- **AIM OF THE TASK**:
Make an exact copy of the lines from the one holding "Thời sự Tây" through the end of the entries below, both ends kept, and of nothing else. Exclude pictures.

Pictures with short captions:
——

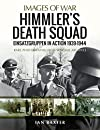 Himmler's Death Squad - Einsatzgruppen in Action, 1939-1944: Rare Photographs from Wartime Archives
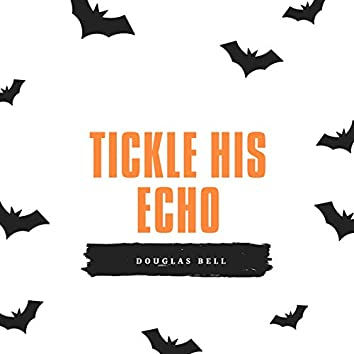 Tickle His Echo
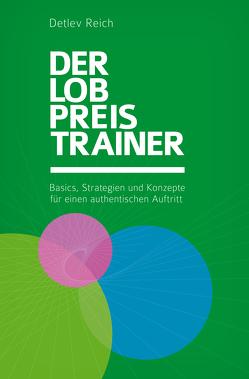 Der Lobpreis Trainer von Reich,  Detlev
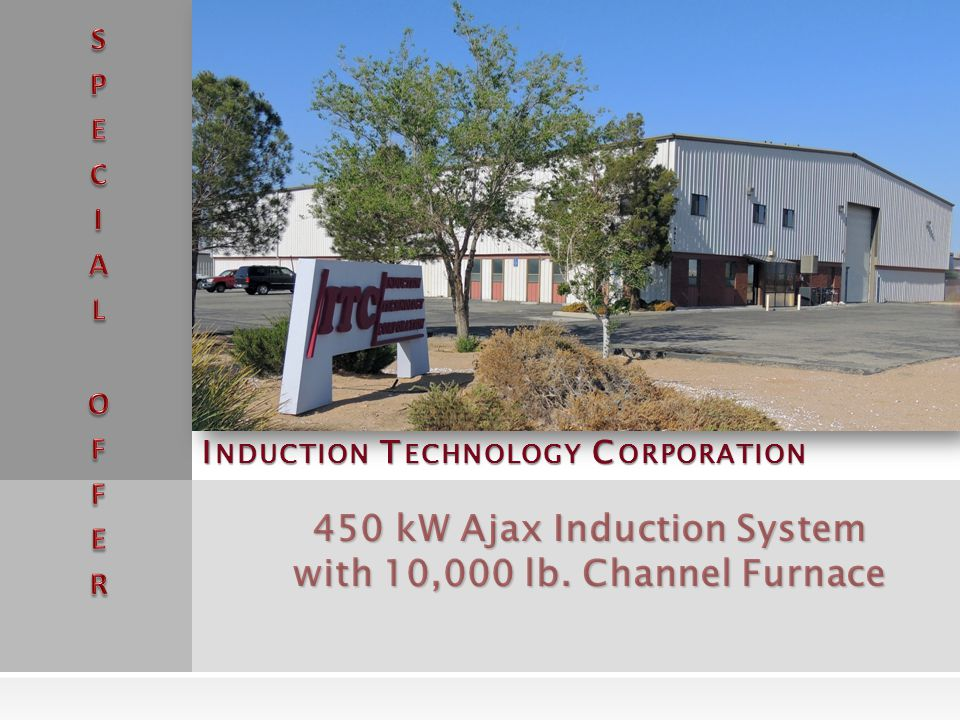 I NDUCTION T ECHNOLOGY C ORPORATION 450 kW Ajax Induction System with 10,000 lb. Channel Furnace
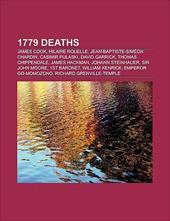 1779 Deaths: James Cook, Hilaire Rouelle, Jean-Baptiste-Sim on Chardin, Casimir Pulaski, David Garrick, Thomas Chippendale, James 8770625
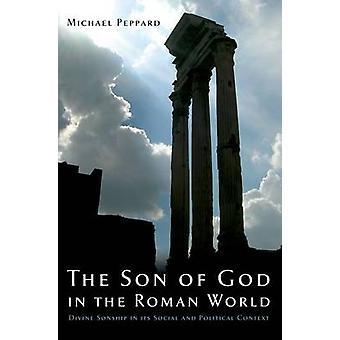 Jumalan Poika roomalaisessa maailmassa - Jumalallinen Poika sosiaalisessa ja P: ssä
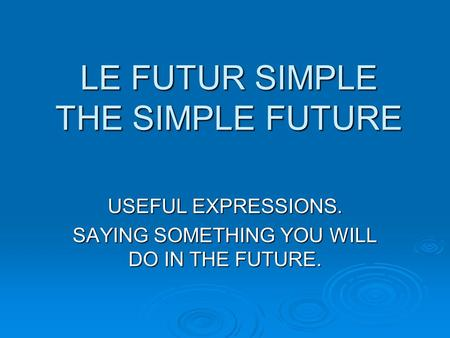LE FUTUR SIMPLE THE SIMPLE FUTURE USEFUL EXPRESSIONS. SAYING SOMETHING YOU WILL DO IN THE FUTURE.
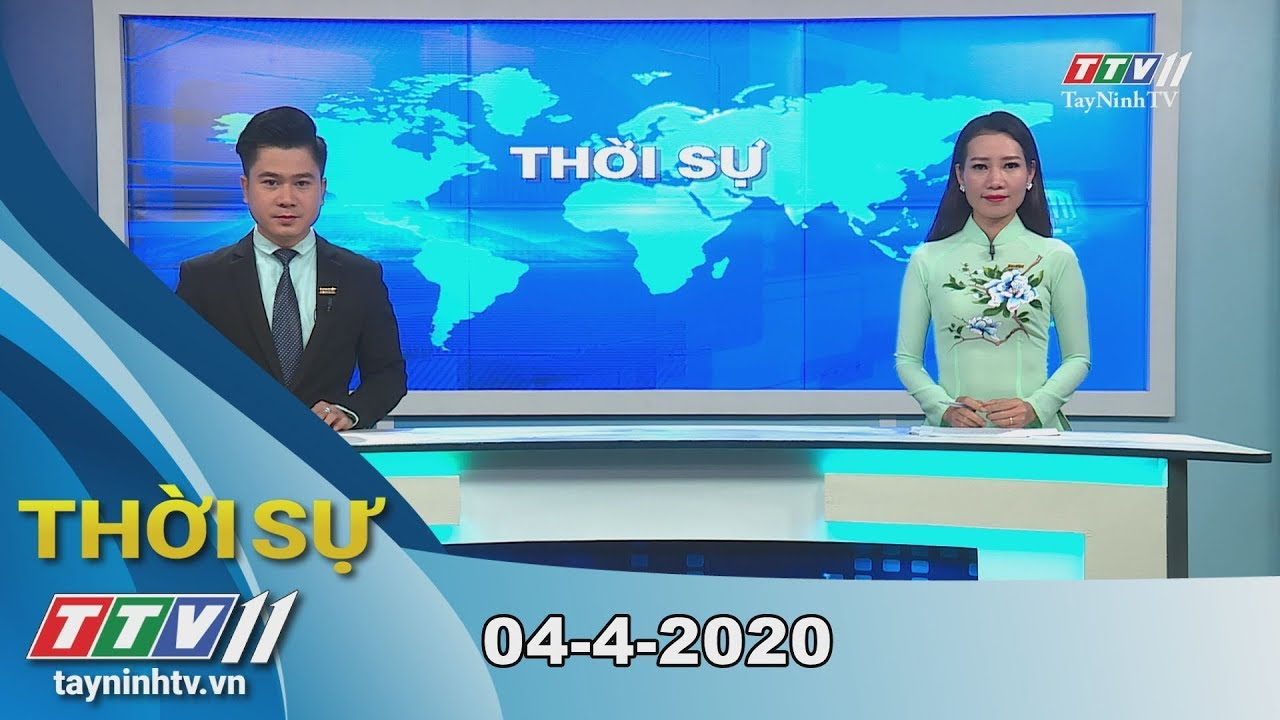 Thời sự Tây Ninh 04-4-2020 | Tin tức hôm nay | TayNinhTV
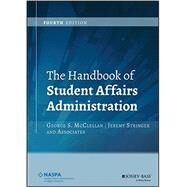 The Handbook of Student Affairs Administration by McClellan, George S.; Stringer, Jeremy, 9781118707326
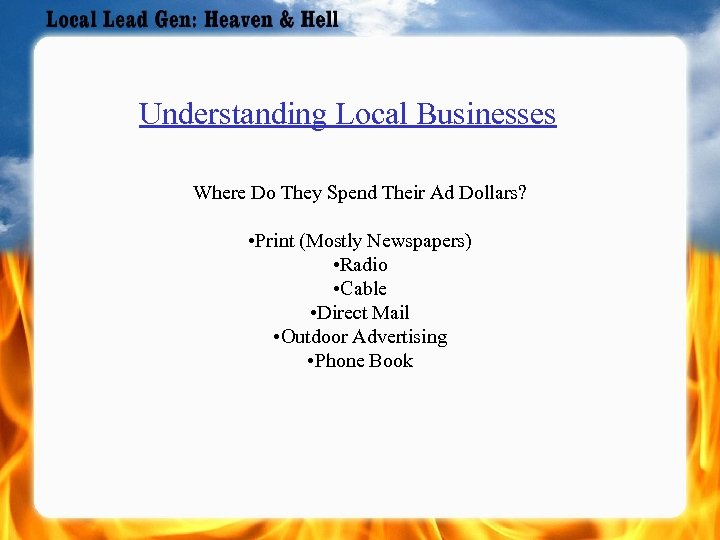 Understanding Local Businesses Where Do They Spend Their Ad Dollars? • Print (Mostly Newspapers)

——

- **FINAL ANSWER**:
 Thời sự Tây Ninh 04-4-2020 | Tin tức hôm nay | TayNinhTV
 The Handbook of Student Affairs Administration by McClellan, George S.; Stringer, Jeremy, 9781118707326
 Understanding Local Businesses Where Do They Spend Their Ad Dollars? • Print (Mostly Newspapers)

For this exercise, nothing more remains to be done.